We will have to consider the political and fuller historical aspects – politicisation and the ballot box; the court of public opinion, appropriate unilateral government policies (administrative laws) to accommodate expectations on assurances, undertakings and recommendations, amendments to the constitution to ensure full compliance on MA63 and other constitutional documents on Malaysia.

The ball is in the Government’s court to do something – it may already be too little too late – before Sabah and Sarawak reach the point of no return.

Unhappiness of the ordinary people

There were several questions from the floor but not enough time to answer all of them.

A 12-year-old boy from Pitas, the poorest place in Malaysia according to him (actually Nabawan), expressed a wish for the future: do something.

One Sikh gentleman told me that no one on the panel of speakers actually answered his questions.

Accepting the status quo is a ‘No, No’ as Simon made it clear in his closing remarks.

Briefly, he pointed out that people in Sabah and Sarawak were not happy (with Malaysia).

The reading is that something must be done.

I remember reading Jeffrey somewhere: “We can’t sit around doing nothing and expect some nice things to happen to us some day.”

Dimbab had something when he said something to the following effect: “If you keep quiet, the government will assume that you are happy.
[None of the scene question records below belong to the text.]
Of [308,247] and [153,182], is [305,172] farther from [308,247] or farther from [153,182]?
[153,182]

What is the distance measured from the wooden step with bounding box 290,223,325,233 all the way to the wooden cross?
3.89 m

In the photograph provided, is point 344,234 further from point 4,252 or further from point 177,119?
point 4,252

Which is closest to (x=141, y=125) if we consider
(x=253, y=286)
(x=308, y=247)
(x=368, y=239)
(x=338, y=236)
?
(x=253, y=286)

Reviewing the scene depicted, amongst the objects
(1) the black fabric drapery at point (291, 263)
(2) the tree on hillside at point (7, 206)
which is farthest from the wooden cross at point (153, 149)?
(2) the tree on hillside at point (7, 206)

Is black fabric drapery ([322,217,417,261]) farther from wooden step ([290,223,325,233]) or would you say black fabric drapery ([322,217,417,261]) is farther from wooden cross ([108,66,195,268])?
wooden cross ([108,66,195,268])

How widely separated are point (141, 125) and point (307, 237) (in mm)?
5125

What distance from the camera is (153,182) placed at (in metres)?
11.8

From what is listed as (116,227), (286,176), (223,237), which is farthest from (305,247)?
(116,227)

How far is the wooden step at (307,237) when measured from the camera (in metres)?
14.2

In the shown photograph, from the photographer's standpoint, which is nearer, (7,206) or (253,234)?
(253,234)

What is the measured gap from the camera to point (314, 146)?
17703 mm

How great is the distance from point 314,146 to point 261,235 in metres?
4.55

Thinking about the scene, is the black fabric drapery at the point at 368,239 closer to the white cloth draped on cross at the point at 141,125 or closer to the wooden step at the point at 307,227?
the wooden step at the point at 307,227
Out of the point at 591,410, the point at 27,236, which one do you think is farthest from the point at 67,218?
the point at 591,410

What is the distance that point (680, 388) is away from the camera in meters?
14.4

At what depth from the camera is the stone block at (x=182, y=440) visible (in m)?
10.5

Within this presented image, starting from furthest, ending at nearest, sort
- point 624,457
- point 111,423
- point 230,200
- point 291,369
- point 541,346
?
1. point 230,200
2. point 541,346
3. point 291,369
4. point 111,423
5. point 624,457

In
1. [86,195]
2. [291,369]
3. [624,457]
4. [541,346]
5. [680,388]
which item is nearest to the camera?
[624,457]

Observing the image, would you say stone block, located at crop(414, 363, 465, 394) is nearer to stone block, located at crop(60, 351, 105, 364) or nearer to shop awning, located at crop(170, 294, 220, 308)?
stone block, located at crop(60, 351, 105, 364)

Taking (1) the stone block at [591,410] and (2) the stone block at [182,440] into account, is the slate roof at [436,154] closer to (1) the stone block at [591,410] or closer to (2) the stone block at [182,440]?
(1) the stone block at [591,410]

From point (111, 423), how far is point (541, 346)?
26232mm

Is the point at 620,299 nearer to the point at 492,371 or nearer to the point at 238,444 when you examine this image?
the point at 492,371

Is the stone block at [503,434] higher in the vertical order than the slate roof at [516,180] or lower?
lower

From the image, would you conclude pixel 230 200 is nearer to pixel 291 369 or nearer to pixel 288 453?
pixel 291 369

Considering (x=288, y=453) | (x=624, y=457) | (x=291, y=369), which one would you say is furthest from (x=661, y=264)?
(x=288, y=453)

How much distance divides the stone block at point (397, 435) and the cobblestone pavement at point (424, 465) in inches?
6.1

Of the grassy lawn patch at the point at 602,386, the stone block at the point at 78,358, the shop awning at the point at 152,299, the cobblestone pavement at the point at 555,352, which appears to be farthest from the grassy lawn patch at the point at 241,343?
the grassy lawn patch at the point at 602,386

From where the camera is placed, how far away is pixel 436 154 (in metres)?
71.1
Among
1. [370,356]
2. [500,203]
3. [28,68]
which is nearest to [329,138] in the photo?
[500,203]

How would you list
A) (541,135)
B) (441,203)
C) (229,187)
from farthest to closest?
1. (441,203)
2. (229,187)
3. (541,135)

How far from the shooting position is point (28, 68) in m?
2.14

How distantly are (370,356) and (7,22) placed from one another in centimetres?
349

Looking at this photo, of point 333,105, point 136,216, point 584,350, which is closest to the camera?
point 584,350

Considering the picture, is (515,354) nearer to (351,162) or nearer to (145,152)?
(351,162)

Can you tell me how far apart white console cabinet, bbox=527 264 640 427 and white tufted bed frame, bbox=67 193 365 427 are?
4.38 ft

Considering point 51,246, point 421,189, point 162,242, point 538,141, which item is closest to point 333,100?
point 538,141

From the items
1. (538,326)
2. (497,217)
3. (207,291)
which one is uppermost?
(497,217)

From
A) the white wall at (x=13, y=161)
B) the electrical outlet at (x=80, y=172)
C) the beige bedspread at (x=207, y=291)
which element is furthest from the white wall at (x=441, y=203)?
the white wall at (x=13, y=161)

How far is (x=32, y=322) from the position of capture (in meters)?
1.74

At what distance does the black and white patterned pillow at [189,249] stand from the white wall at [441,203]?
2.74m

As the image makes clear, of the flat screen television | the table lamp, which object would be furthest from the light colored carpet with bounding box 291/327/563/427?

Why give anything to people if they are not complaining?”

Tolerating the present situation in Sabah and Sarawak is only possible if people don’t know that they should be unhappy.

It was disappointing that both Prime Minister Najib Razak and Hindraf Makkal Sakthi chairman and Deputy Minister in the Prime Minister’s Department P. Waythamoorthy were not invited as initially agreed by BHF.

Opposition leader Anwar Ibrahim had been expected to do the closing and Najib the opening.

Both the government and the opposition, in conjunction with the 50th year of Malaysia, should take a public position on the issue of Sabah, Sarawak rights.

Former Sabah Chief Minister Harris Salleh, sometimes the self-appointed spokesman for the federal government, had said a few days ago that he would be watching the BHF Forum very carefully. No doubt he will have something to say soon on the forum.

If the federal government doesn’t distance itself in time from the frequent statements by Harris promoting rule “by” law in the media, everyone will assume they reflect the official position. Why doesn’t Taib Mahmud in Sarawak parrot the line taken by Harris? The Sarawak CM knows it will not be popular with the people. — CPI Asia

* Longtime Borneo watcher Joe Fernandez is a graduate mature student of law who also tutors at local institutions.

** This is the personal opinion of the writer or publication and does not necessarily represent the views of The Malay Mail Online.